- Patients who have to undergo rehabilitation following an accident, illness or congenital disability can do so at Roessingh Rehabilitation Centre in Enschede, where their vitality is paramount.
- The staff uses the latest techniques developed by Roessingh Research and Development in cooperation with (regional) businesses and educational institutions.
- Eight hundred people work on rehabilitating people with congenital or acquired disabilities after illnesses, accidents or surgeries on a daily basis on a nine-hectare site in Enschede. Roessingh Rehabilitation Centre helps around 4,500 new patients to cope with their disabilities and live life to the fullest.
- All kinds of rehabilitation therapy are provided there; you can find Roessingh Labour, Roessingh Pain Rehabilitation, a school (Roessingh Education Centre), a clinic especially for children and more, including the aforementioned Research and Development. “Everything we do here is to ensure that people can live their lives as independently as possible”, says director Ronald Spanjers. “The human body is a miracle. We try to support its self-healing ability as best we can.”
This is done in every possible way at Roessingh. Staff teach patients how to use prosthetics and train them so they can function as independently as possible. Around 350 patients stay at the clinic every year. They stay here for between a few weeks and nine months, depending on the severity of the disability; other patients receive help on an outpatient basis. "A lot is possible", says Ronald, "from prosthetics to (specially adapted) wheelchairs that can be steered with the chin if necessary, to speech computers that can be operated with the eyes so that the patients can communicate again. Our employees ensure that the patients can handle these aids. They learn to walk again, talk again, drive again or achieve any goal they have set for themselves in consultation with the therapists."
The newest techniques are used for this. During a guided tour at Roessingh, Ronald opens one door after the other. “Something else is happening behind every door”, he says. "We give rehabilitation training in the swimming pool, we have an arm-hand robot that helps people who have had strokes, and we also have a robot that supports people when necessary when they are learning how to walk (again). This allows people to start rehabilitation much quicker, which is ideal in most cases. Roessingh has all the medical aids, technology and know-how available right here.
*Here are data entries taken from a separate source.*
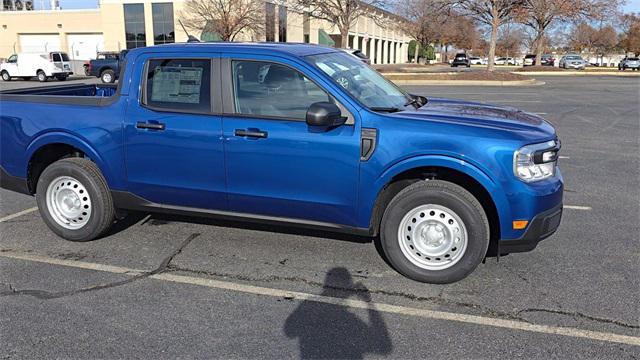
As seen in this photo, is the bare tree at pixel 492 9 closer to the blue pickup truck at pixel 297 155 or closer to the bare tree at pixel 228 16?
the bare tree at pixel 228 16

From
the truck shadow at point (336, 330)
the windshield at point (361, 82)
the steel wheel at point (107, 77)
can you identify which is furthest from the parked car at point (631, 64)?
the truck shadow at point (336, 330)

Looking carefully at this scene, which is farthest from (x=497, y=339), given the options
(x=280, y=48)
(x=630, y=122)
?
(x=630, y=122)

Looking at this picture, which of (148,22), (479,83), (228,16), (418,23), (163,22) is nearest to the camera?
(479,83)

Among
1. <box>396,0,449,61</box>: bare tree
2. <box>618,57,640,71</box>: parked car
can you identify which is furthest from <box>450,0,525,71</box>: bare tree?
<box>618,57,640,71</box>: parked car

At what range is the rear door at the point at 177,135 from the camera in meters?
4.41

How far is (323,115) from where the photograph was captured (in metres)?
3.85

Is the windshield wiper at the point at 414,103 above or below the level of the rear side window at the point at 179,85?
below

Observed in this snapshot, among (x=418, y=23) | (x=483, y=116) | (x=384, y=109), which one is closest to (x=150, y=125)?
(x=384, y=109)

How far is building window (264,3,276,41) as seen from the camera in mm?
47216

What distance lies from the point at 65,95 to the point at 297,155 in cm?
308

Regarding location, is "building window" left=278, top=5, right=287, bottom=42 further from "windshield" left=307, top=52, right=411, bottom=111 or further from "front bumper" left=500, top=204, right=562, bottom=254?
"front bumper" left=500, top=204, right=562, bottom=254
Some patients stay here to rehabilitate as well and as quickly as possible, depending on their medical condition. If possible, they go home on the weekends. The ultimate goal is, after all, for them to resume their lives at home."
People also play sports on the grounds of the rehabilitation centre. Patients can play wheelchair football, hockey or swim, but people without disabilities also use the facilities. “There are not enough gym halls in Enschede”, says Ronald. “So we make ours available. Children without disabilities can have lessons in our swimming pool. My own children are among them; I think it is important that they get used to seeing people with disabilities who might look 'different'. The school also uses our swimming pool. I have worked in healthcare all my life, so I do not immediately see if people have disabilities anymore. What I do see, and what makes me happy every day, is seeing people make progress. They come in in a bed or a wheelchair and often walk out the door again. It is amazing to see what people can achieve. They have to work hard and set goals, but it is worth it. I always say that we get the most out of what is already in our patients. And that is the best thing you can do."